## What you should do
Exactly the lines from the start of the data through the line containing "none; color: #69A869;" should be output, with both ends kept and nothing added.

## Extracted data entries
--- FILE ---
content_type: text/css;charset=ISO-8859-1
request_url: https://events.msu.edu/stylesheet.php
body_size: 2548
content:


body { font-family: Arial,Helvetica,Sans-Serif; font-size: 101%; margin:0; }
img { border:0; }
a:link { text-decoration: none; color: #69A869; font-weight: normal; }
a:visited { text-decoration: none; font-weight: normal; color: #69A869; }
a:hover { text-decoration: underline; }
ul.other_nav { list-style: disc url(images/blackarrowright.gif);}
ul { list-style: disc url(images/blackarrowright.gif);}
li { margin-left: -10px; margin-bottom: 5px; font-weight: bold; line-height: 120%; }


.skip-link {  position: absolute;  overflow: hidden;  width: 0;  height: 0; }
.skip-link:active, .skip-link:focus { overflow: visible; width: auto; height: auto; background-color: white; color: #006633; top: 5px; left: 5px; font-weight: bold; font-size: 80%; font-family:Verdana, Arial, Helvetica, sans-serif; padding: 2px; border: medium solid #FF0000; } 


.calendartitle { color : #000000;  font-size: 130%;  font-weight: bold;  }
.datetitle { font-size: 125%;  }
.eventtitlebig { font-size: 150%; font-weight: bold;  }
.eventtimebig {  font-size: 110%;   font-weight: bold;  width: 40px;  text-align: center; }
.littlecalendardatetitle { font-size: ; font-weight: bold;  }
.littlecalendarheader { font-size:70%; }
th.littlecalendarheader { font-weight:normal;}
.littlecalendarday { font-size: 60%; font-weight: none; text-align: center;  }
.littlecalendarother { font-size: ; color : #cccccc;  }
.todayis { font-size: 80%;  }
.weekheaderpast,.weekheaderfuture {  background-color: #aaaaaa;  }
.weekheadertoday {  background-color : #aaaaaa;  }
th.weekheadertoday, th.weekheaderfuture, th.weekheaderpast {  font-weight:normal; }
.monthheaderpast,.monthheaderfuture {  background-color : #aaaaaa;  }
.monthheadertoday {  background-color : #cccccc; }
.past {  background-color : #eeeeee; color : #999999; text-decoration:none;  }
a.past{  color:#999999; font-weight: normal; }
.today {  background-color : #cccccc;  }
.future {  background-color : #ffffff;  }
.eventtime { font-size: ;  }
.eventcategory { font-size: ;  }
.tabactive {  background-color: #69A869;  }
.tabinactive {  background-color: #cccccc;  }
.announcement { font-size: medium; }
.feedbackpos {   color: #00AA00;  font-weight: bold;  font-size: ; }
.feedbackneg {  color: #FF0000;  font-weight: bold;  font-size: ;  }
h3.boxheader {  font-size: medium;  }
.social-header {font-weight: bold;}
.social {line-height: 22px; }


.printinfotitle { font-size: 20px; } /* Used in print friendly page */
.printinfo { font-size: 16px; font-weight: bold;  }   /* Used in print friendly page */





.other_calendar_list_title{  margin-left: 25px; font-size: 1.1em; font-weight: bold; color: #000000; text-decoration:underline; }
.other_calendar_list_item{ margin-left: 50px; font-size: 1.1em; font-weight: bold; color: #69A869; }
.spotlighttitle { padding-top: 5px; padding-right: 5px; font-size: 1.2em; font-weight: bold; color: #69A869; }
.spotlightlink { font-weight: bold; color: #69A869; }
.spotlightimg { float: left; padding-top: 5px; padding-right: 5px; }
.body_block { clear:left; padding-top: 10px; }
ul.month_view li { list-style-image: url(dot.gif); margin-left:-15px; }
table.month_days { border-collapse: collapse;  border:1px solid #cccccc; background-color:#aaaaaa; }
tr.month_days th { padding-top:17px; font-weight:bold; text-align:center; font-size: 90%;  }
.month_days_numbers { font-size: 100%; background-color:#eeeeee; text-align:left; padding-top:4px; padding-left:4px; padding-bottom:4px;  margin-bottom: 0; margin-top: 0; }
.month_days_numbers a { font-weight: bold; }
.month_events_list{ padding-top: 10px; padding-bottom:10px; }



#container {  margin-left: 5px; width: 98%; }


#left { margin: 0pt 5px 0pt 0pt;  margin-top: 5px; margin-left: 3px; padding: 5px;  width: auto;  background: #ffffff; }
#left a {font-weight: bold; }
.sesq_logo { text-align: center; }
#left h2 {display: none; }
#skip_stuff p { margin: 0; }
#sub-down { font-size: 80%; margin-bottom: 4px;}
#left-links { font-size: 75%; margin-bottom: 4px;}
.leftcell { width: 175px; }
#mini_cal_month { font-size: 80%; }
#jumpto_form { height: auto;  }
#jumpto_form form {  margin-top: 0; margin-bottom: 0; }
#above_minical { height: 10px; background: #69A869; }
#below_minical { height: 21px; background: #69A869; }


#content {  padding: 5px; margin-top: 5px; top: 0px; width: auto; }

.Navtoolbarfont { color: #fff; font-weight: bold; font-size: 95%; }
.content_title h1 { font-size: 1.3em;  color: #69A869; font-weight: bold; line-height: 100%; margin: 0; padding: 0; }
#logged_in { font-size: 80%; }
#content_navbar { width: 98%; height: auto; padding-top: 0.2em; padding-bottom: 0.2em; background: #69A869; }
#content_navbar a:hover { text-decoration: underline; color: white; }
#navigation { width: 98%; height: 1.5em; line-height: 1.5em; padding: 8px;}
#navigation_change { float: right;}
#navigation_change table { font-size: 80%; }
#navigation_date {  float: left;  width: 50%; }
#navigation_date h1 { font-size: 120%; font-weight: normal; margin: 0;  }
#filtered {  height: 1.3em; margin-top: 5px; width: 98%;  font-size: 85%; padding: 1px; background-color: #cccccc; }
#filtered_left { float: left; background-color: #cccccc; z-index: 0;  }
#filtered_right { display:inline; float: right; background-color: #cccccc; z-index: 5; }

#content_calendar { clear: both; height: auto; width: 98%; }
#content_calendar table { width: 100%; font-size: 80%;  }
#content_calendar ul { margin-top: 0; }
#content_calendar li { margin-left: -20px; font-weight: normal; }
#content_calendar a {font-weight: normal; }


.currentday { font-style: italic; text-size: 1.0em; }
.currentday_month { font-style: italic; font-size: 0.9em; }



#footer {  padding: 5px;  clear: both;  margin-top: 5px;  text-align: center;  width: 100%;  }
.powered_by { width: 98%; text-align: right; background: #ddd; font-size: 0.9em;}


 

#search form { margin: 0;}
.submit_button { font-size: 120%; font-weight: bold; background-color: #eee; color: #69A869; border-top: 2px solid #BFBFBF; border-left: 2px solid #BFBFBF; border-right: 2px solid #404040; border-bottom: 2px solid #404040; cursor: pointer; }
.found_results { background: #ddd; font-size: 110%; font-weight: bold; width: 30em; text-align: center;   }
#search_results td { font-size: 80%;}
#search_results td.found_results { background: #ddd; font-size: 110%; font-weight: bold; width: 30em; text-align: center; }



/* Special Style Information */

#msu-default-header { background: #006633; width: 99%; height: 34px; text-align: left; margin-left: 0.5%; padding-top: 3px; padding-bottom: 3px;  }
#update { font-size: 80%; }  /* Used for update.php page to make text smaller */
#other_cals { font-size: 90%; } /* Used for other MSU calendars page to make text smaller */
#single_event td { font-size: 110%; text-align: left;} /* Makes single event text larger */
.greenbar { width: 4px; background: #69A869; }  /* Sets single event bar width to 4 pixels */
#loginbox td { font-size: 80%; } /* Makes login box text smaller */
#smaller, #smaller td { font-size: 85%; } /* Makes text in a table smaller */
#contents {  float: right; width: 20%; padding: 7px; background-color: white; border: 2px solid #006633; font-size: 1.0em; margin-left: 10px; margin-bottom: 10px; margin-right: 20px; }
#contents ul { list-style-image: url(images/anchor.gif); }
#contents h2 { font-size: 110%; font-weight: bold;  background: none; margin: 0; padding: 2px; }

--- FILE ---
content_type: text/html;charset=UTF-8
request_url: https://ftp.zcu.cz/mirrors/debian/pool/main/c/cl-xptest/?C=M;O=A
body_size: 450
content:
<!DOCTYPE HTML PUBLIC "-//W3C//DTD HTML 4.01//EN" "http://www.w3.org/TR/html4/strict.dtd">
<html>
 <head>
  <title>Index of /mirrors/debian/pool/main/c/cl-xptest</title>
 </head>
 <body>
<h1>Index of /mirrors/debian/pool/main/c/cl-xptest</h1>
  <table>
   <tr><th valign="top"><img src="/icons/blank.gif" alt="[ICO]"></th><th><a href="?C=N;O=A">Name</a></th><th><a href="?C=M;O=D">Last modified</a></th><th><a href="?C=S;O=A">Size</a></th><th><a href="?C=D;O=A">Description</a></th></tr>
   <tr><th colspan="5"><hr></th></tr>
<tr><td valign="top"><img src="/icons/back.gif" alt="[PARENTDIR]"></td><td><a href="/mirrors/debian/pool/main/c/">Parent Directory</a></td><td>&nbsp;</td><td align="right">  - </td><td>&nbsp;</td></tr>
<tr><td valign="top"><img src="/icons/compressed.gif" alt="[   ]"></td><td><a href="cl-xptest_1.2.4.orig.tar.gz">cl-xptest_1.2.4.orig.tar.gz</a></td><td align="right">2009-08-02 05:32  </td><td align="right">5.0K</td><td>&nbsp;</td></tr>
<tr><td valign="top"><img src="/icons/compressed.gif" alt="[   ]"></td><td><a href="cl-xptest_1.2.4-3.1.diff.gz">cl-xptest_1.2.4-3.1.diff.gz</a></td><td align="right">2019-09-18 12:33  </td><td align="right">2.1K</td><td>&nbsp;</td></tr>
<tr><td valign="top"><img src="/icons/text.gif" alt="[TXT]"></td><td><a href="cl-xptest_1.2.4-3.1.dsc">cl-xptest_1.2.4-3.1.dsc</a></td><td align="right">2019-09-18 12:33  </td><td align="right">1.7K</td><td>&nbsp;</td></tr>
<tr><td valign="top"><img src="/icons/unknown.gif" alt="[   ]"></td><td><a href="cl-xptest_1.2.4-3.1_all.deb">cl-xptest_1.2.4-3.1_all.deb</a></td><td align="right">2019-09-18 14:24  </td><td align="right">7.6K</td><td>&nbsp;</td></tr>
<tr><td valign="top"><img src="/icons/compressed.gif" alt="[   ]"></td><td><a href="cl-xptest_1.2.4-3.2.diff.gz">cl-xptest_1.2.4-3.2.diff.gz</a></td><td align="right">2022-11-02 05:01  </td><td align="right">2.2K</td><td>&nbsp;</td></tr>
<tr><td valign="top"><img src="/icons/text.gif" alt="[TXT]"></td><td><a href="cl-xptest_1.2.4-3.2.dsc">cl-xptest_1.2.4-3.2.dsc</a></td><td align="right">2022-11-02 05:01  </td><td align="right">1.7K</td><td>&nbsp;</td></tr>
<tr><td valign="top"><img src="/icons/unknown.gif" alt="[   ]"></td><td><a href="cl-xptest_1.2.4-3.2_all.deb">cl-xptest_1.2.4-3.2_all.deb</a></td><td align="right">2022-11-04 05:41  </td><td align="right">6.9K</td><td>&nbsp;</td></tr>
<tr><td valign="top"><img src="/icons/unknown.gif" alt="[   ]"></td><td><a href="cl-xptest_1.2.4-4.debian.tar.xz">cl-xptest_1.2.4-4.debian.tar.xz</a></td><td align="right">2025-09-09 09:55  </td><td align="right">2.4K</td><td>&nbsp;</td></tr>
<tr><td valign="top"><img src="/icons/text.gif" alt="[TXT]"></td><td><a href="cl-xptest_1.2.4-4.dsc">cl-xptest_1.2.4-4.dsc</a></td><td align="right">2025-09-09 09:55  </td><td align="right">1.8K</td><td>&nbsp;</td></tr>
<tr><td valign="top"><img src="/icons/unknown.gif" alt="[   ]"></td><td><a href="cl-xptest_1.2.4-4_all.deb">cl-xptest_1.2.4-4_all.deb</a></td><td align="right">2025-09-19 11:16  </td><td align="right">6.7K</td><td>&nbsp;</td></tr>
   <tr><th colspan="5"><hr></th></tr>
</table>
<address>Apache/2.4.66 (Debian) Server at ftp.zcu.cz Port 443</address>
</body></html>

## Answer below
--- FILE ---
content_type: text/css;charset=ISO-8859-1
request_url: https://events.msu.edu/stylesheet.php
body_size: 2548
content:


body { font-family: Arial,Helvetica,Sans-Serif; font-size: 101%; margin:0; }
img { border:0; }
a:link { text-decoration: none; color: #69A869; font-weight: normal; }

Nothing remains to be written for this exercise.